§ EXTRACTED INFORMATION

========================

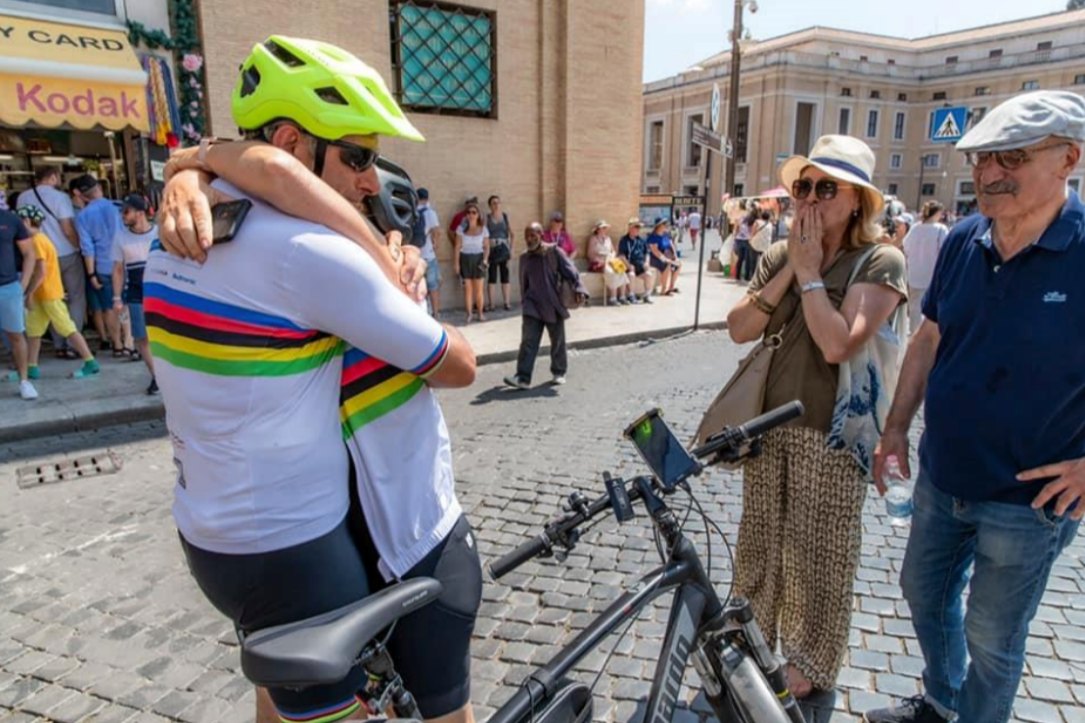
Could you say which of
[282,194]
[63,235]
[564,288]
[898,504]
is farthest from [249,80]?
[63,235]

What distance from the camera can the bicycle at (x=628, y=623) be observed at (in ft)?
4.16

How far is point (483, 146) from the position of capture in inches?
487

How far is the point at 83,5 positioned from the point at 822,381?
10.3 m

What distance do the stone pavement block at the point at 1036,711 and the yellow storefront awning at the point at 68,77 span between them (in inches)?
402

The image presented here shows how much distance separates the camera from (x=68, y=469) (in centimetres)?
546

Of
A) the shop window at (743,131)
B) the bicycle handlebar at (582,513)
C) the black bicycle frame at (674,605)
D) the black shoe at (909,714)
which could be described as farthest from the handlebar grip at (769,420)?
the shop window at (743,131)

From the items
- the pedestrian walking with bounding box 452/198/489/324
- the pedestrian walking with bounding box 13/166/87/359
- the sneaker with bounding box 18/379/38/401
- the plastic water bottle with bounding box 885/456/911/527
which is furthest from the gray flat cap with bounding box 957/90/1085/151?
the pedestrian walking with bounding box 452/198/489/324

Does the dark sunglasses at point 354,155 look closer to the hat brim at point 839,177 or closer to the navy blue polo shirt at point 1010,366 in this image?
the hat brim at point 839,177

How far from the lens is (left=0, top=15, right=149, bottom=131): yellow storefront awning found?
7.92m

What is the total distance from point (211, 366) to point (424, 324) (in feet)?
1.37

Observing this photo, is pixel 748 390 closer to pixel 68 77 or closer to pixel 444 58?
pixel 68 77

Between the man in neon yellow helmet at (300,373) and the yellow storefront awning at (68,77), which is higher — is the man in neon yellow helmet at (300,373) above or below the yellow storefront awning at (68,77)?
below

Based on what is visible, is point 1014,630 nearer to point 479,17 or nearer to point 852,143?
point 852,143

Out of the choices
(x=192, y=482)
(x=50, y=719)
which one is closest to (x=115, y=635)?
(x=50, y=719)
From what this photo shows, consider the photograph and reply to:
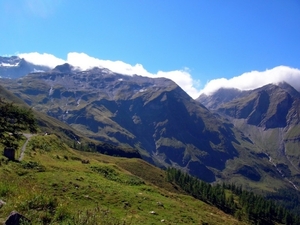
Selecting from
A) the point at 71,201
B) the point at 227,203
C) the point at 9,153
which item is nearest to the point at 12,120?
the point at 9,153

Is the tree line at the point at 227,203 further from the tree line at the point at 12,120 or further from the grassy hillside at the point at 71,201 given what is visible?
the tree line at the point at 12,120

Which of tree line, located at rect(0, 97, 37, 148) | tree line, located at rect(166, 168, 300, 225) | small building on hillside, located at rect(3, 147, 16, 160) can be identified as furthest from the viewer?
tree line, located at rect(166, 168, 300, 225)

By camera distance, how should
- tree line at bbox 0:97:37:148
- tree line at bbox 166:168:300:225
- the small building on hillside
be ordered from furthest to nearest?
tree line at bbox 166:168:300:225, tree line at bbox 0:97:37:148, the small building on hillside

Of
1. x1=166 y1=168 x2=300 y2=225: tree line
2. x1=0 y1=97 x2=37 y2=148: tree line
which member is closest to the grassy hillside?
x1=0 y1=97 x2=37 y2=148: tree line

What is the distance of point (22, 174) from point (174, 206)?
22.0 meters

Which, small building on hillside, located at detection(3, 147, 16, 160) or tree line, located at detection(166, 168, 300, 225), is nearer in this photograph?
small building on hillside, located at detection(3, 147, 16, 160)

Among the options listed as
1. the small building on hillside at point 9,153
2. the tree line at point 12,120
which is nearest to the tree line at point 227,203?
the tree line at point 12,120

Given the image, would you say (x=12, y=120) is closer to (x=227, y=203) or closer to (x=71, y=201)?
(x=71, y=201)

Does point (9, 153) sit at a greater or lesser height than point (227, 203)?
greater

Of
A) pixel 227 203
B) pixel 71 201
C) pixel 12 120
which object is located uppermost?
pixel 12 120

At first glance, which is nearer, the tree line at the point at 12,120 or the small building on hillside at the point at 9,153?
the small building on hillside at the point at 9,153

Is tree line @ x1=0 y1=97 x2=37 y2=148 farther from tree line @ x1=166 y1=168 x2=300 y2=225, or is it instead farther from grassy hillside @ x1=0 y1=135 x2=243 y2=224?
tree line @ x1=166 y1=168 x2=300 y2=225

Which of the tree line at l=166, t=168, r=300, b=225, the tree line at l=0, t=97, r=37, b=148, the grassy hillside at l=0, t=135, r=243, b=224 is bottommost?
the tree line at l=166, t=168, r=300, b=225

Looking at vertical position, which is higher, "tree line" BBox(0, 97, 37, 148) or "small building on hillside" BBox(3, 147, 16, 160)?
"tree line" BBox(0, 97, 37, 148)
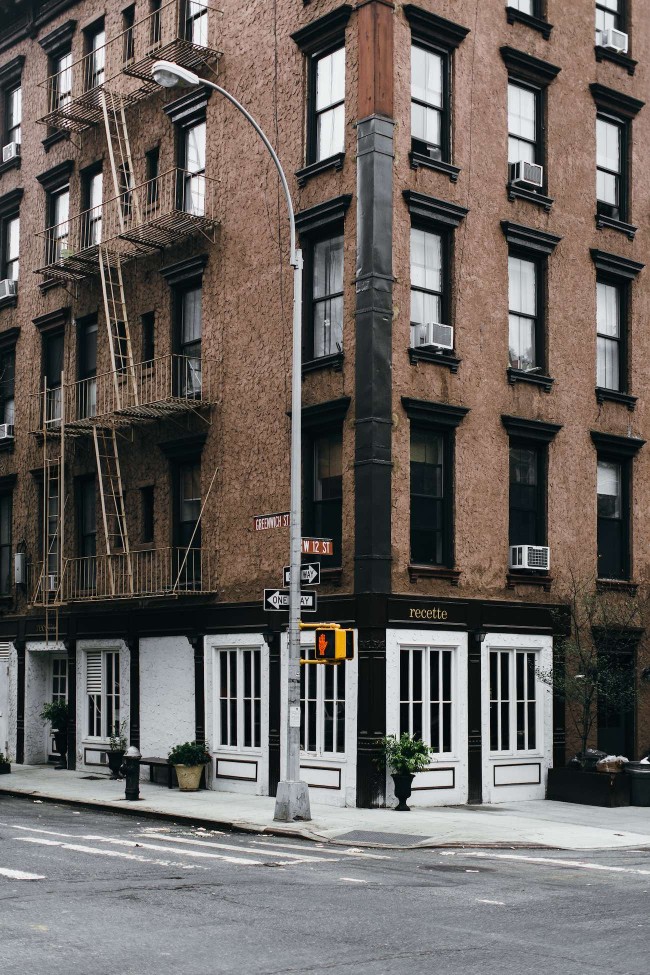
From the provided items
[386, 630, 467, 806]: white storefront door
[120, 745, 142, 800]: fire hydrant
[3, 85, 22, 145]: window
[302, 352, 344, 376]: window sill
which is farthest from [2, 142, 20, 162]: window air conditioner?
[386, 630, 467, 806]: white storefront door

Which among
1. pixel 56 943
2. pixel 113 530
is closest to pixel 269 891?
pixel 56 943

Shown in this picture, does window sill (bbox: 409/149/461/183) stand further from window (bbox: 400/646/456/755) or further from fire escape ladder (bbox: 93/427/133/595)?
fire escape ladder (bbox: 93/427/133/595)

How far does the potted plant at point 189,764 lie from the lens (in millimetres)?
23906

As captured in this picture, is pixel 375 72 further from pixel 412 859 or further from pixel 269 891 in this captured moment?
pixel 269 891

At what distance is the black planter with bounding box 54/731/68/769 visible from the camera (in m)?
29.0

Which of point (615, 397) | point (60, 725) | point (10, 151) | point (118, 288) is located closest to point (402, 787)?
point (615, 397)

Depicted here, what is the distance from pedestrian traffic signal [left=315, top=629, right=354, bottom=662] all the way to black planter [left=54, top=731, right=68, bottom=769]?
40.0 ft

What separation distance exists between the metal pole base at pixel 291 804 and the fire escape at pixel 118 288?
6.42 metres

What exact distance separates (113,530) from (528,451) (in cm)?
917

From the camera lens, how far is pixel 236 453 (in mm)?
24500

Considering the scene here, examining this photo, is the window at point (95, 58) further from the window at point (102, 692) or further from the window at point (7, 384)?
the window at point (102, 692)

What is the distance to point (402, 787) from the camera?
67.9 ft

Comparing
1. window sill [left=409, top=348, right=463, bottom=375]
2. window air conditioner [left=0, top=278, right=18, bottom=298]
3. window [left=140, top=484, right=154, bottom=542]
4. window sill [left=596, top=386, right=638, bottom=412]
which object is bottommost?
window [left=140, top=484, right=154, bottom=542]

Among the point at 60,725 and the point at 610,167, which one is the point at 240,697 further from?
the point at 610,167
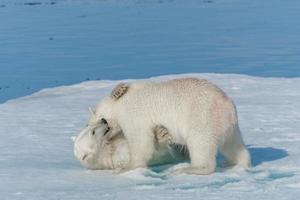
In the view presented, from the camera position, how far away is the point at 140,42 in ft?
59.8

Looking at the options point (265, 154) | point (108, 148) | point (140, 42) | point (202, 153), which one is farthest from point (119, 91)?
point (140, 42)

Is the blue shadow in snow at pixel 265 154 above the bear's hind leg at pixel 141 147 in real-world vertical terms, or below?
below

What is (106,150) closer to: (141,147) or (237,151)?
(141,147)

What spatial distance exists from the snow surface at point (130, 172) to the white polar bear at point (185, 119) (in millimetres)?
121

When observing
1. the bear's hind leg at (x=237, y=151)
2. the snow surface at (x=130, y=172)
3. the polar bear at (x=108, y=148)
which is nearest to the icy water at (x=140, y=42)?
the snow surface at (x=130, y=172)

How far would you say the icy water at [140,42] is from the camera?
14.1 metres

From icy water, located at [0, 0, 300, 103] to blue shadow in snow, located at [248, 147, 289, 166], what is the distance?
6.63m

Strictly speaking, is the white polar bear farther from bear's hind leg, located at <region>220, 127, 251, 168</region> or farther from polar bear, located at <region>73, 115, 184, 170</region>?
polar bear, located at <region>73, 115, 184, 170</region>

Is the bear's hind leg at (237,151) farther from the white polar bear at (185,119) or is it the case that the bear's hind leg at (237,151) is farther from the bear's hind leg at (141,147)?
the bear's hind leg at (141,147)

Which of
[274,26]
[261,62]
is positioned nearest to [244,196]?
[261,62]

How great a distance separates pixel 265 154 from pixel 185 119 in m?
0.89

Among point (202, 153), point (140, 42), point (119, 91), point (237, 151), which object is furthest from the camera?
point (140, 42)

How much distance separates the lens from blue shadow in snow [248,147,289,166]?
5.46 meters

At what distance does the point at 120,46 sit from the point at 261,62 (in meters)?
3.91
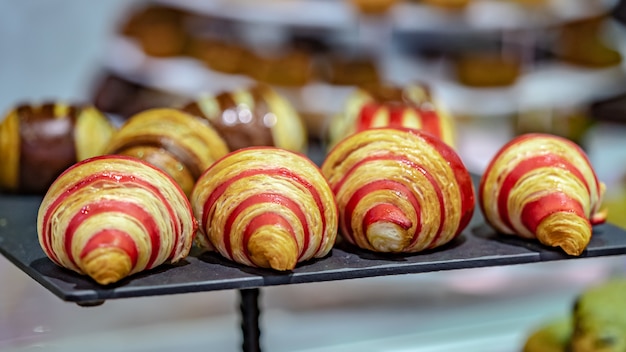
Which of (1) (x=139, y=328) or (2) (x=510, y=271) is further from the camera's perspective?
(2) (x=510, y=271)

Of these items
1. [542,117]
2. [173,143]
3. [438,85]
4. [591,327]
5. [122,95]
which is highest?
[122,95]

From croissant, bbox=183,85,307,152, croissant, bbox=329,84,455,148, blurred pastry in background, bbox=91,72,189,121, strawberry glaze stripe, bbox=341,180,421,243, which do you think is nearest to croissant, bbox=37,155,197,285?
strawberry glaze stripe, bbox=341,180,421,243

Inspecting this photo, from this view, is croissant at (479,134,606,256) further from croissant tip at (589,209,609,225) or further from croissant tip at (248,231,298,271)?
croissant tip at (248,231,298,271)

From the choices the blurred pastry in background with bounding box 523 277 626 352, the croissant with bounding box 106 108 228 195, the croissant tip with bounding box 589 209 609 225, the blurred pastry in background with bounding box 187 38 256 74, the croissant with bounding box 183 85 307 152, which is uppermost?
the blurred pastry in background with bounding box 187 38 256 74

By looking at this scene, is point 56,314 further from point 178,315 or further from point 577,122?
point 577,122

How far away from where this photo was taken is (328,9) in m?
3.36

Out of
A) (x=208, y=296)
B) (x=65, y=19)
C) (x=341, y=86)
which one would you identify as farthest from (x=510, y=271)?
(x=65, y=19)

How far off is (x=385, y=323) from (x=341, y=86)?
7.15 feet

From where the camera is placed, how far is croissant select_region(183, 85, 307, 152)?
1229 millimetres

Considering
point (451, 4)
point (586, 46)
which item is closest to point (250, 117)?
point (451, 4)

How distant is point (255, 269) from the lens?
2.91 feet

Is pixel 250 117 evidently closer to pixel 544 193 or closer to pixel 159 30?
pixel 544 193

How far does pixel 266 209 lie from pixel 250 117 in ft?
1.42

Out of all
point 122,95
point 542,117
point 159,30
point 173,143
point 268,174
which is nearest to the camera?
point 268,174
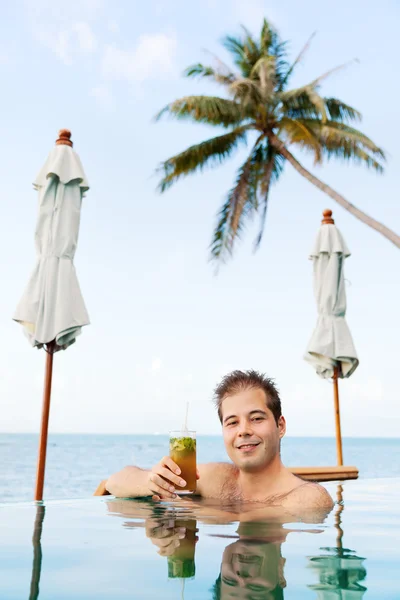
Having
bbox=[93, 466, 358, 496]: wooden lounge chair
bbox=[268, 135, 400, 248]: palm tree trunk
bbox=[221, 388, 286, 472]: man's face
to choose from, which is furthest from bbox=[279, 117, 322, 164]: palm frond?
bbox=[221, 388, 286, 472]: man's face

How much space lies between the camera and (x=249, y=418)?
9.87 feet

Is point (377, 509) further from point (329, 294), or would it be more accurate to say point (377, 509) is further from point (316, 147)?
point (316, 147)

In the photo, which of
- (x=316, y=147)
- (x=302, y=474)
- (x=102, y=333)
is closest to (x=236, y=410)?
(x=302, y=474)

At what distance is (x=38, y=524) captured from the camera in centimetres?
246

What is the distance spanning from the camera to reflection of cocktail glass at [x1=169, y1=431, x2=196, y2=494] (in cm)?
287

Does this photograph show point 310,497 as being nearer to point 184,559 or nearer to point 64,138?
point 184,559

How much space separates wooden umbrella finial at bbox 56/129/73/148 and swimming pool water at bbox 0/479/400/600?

========================

§ GOAL
Drop the pictures, then write out only the lines running from the one containing "How distant is" through the last line above, both included, exactly.

§ WRITTEN REPLY
How distant is point (255, 269) from the lens?
2.91 feet

Is pixel 250 117 evidently closer to pixel 544 193 or closer to pixel 159 30?
pixel 544 193

How far does pixel 266 209 lie from pixel 250 117 in ft?
1.42

Out of all
point 122,95
point 542,117
point 159,30
point 173,143
point 268,174
which is nearest to the camera?
point 268,174
Having
bbox=[93, 466, 358, 496]: wooden lounge chair
bbox=[268, 135, 400, 248]: palm tree trunk
bbox=[221, 388, 286, 472]: man's face
to choose from, which is furthest from bbox=[279, 117, 322, 164]: palm frond?
bbox=[221, 388, 286, 472]: man's face

How much space lies between the camera and (x=249, y=418)?
9.87 feet

Is point (377, 509) further from point (329, 294), or would it be more accurate to say point (377, 509) is further from point (316, 147)?
point (316, 147)

In the photo, which of
- (x=316, y=147)
- (x=302, y=474)
- (x=102, y=333)
is closest to (x=236, y=410)?
(x=302, y=474)

At what distance is (x=38, y=524) captured from the camera in centimetres?
246

What is the distance spanning from the camera to reflection of cocktail glass at [x1=169, y1=431, x2=196, y2=494] (in cm)?
287

Does this photograph show point 310,497 as being nearer to point 184,559 or nearer to point 64,138?
point 184,559

How much space separates wooden umbrella finial at bbox 56/129/73/148 and swimming pool water at bbox 0/479/400/600?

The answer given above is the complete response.